Ab initio quantum chemistry methods are computational models that use fundamental physical principles to understand and predict chemical behavior. The spelling of "ab initio" is pronounced ([ɑb ɪˈnɪʃi.oʊ]), indicating the stress on the first syllable and the use of a schwa sound in the second syllable. "Quantum" is pronounced ([ˈkwɑntəm]), with the emphasis on the first syllable and the use of a soft "u" sound. "Chemistry" is pronounced ([ˈkɛmɪstri]), with the emphasis on the second syllable and the use of a "k" sound before the "e".
Ab initio quantum chemistry methods refer to computational techniques used to solve the Schrödinger equation and study the behavior of atoms and molecules from first principles, without any empirical input or experimental data. These methods are based on quantum mechanics, a branch of physics that describes the behavior of particles at the atomic and subatomic level.
Ab initio literally means "from the beginning" or "from first principles" in Latin, emphasizing that these methods rely solely on fundamental physics laws and principles, such as wave-particle duality and quantum superposition. By solving the Schrödinger equation, which describes the wave-like properties of electrons in a given system, ab initio quantum chemistry methods aim to compute the electronic structure, properties, and behavior of atoms and molecules.

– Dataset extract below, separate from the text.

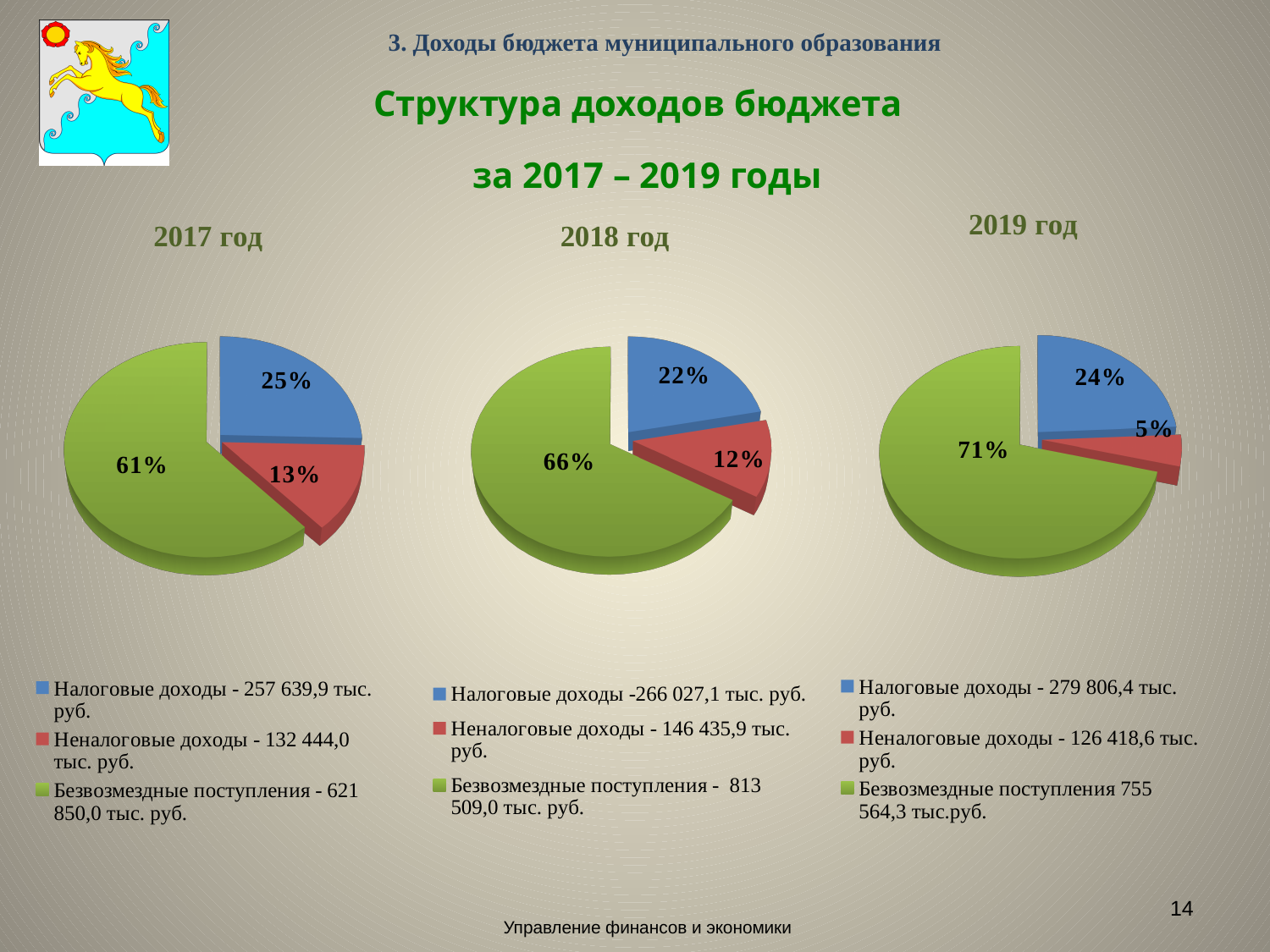
On the 2019 год chart, which is larger: the slice for Налоговые доходы or the slice for Неналоговые доходы? Налоговые доходы What kind of chart is used for 2017 год? Pie chart How many slices does the 2018 год chart have? 3 On the 2017 год chart, what share of the pie is Безвозмездные поступления? 61% On the 2018 год chart, what share of the pie is Налоговые доходы? 22% On the 2019 год chart, which category has the largest slice? Безвозмездные поступления On the 2019 год chart, what share of the pie is Неналоговые доходы? 5% On the 2017 год chart, what is the difference in percentage points between Налоговые доходы and Неналоговые доходы? 12 According to the legend of the 2019 год chart, what is the amount of Безвозмездные поступления? 755 564,3 тыс.руб. What colour represents Неналоговые доходы on the pie charts? Red According to the legend of the 2017 год chart, what is the amount of Налоговые доходы? 257 639,9 тыс. руб. On the 2018 год chart, which category has the smallest slice? Неналоговые доходы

These methods utilize various mathematical approximations and numerical techniques to approximate the solution to the Schrödinger equation, as it is often analytically intractable for most molecular systems due to its complexity. Ab initio quantum chemistry methods typically employ techniques such as Hartree-Fock theory, coupled-cluster theory, density functional theory (DFT), and configuration interaction, among others.
The insights gained from ab initio quantum chemistry methods have important applications in various fields, including drug design, materials science, catalysis, and environmental research. They provide a powerful tool for analyzing and predicting the properties and behavior of atoms and molecules, which are essential for understanding chemical reactions, determining molecular structures, and designing new functional materials.